Plus d’une centaine de personnes, deux drones et une dizaine de voitures de la BAC. Ce mardi à 18h, un rassemblement contre la réforme des retraites et les violences policières s’est tenu sur le parvis des Droits de l’Homme à l’appel de l’Assemblée générale des luttes de la Gironde, qui réunit plusieurs syndicats, collectifs et partis politiques.

Une semaine après l’interpellation et le placement en garde à vue de cinq personnes lors d’un rassemblement de soutien aux manifestants arrêtés le 1er mai, les prises de parole se sont succédées pour dénoncer la répression policière et une « politique arbitraire qui s’en prend à la liberté d’opinion et d’expression ». Quelques heures avant le rassemblement, une requête en référé déposée par SUD PTT 33 contre le déploiement de drones a été rejetée par le tribunal administratif de Bordeaux.

« Comme les LBD »

« Des moyens disproportionnés » pour Willy Dhellemmes, représentant syndical de Sud PTT 33 :

« Les drones ça risque de devenir comme les LBD. Au début on n’en voyait peu, c’était pour dissuader. Aujourd’hui, on en voit à chaque manifestation. Il faut attaquer chaque arrêté qui autorise le déploiement de drones. »

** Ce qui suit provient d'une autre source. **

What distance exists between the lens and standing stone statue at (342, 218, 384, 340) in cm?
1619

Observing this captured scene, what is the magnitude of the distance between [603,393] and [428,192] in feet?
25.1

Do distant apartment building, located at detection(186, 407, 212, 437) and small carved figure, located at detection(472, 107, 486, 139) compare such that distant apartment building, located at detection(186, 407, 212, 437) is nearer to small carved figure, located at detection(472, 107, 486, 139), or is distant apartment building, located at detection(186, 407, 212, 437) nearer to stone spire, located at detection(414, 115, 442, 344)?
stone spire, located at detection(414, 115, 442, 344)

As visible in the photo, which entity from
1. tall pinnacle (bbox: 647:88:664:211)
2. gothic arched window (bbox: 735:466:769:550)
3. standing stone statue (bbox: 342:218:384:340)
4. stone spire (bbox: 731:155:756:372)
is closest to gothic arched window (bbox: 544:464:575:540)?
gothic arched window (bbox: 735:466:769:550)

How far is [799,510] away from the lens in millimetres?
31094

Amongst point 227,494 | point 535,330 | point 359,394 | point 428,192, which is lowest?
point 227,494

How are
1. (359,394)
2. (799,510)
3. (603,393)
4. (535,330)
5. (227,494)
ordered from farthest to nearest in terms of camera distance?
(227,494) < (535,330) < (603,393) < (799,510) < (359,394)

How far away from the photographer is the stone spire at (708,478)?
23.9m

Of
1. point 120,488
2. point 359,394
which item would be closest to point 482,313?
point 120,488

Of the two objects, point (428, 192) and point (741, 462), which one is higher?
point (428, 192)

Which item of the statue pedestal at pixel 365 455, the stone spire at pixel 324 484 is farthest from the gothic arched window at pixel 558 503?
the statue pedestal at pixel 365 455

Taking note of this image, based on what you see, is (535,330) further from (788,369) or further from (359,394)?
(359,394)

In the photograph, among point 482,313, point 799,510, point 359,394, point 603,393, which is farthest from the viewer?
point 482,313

Rassemblement contre la réforme des retraites et les violences d’État mardi 9 mai Photo : VB/Rue89 Bordeaux

Au tribunal, soutenu par le Syndicat des Avocats de France, le Syndicat de la Magistrature et l’Association de Défense des Libertés Constitutionnelles, SUD PTT 33 a fait valoir une atteinte à la liberté de manifester et au droit à la vie privée. Mais dans son ordonnance, la juge des référés a statué sur la légalité de l’arrêté préfectoral :

« Il est constant que la captation d’images par drone permet une dispersion maitrisée du rassemblement, et permet de limiter la présence au sol des forces de l’ordre, elles même d’ailleurs porteuses de caméras embarquées, limitant ainsi les affrontements éventuels dans un but conforme à l’objet de la manifestation de lutte contre les “violences d’Etat”. »

De son côté, la préfecture justifie sa décision « compte-tenu des dégradations, des heurts avec les forces de sécurité intérieure et des sabotages des caméras de vidéoprotection constatés lors de certaines récentes manifestations intersyndicales ». « Nous laissons le soin à la population de s’interroger sur le sens de ces mesures liberticides qui visent à criminaliser les mouvements sociaux, à ficher la population et à surveiller l’espace public et privé », a réagi SUD PTT 33. Le rassemblement, lui, s’est déroulé sans heurt et s’est dispersé dans le calme, un peu avant 20h.